Document passage:

I found the book Mondo Boxo by cartoonist Roz Chast on the bookshelf last night. From “The Flan Man” in this book of cartoon stories came Jim’s description of the quantities I could make when cooking: too much, much too much, and horse-choker. I smiled for a moment and then it hit me: I don’t know how to be who I am without Jim.

I married Jim shortly after I turned 24. It did not feel too young at the time, although I often said we might have waited but I knew I would not change my mind about him. I also said I was sorry that he had to be married to me when I was 24. I was a baby. Aside from a single semester when I lived on campus at college, I had never lived away from my parents. I moved from my father’s house to my husband’s apartment. My ever-patient husband then had to learn to wait for me to grow up.
And grow up I did. Eventually. In fits and starts. We stayed together and we were committed to each other and to our marriage and we worked through problems when they arose. We were Married, with a capital “M”. Married before the earth cooled, as my friend Keith used to say. We had no children, so we were always just us. Time was sometimes described as “BU”, which was “before us”.
When we married, Jim had just turned 30. He had adult friends. I technically had adult friends, that is, friends who were over the age of 18, but Jim’s friends were real adults. Some of them were married. Some had children. Some even had step-children. Some of them owned homes. They had real jobs and they were fully established as people, or so they seemed to me.
As I was looking at Mondo Boxo on the shelf, I realized that I had spent my entire adulthood, my true adulthood, that is, as the wife of James Upright. I have no concept of myself as an adult who lives on her own, because I never did that. And my interests and my sense of humor developed and grew during the time that I started dating Jim at age 22 and throughout our marriage of 27 years.
Despite all of that, I don’t see my identity as being that of Jim’s wife. I always felt that I had an individual identity as well as being my married self. For us, two did not become one. Two became two plus. Two individuals and a married couple. I am not just Jim’s wife. I am a Senior IT Manager at a multinational corporation, a daughter, a sister, a cousin, a friend, a researcher, a writer, a baker, an arts enthusiast. I am many, many things. But who I am as a person, my sense of my individual identity at my own core, was profoundly shaped and molded in my early adulthood by my relationship with Jim. What strikes me as funny, what I think is unjust, what captures my interest, all of these things are wrapped up in almost 29 years of shared memories and life together.

Study material:
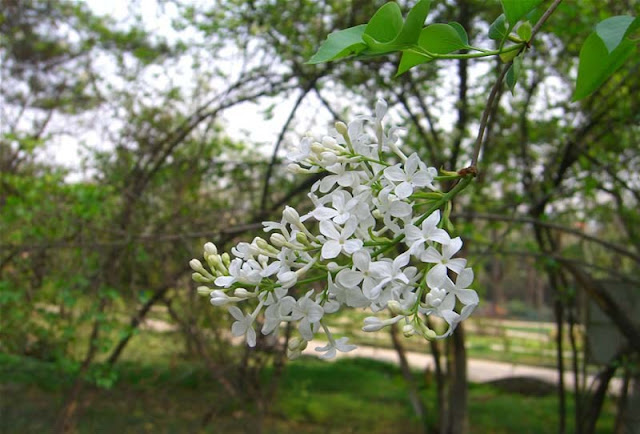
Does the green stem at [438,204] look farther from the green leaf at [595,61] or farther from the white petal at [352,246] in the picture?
the green leaf at [595,61]

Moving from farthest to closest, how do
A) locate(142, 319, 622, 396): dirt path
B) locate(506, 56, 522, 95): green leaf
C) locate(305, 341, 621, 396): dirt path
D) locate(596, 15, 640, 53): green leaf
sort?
locate(305, 341, 621, 396): dirt path, locate(142, 319, 622, 396): dirt path, locate(506, 56, 522, 95): green leaf, locate(596, 15, 640, 53): green leaf

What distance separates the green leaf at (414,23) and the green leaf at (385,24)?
0.06 ft

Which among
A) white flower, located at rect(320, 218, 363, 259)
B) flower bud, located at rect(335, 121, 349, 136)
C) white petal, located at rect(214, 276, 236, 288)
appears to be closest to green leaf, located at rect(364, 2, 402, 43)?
flower bud, located at rect(335, 121, 349, 136)

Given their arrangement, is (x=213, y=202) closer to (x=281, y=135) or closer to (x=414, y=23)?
(x=281, y=135)

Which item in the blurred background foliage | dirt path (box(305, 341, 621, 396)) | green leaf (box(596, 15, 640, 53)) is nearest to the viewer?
green leaf (box(596, 15, 640, 53))

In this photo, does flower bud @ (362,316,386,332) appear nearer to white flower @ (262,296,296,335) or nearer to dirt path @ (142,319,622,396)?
white flower @ (262,296,296,335)

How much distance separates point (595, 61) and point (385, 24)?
248 millimetres

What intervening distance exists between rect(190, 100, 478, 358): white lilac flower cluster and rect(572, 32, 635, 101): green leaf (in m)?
0.21

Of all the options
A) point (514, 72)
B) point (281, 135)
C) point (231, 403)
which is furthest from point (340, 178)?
point (231, 403)

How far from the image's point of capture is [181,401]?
3.93 m

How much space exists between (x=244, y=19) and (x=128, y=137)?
1014 mm

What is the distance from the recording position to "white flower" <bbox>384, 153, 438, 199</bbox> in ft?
2.17

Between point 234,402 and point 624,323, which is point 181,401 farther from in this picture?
point 624,323

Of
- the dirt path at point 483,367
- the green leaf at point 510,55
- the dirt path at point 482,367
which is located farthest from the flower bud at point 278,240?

What is being asked: Summarize the personal essay about the writer's marriage to Jim in two sentences.

Answer section: Finding Roz Chast's Mondo Boxo on the bookshelf made the writer realize that, having married Jim shortly after turning 24 and never having lived on their own, they had spent their entire adulthood as his wife over a 27-year marriage. The writer has an individual identity beyond being Jim's wife but says their core sense of self was profoundly shaped by the relationship with him.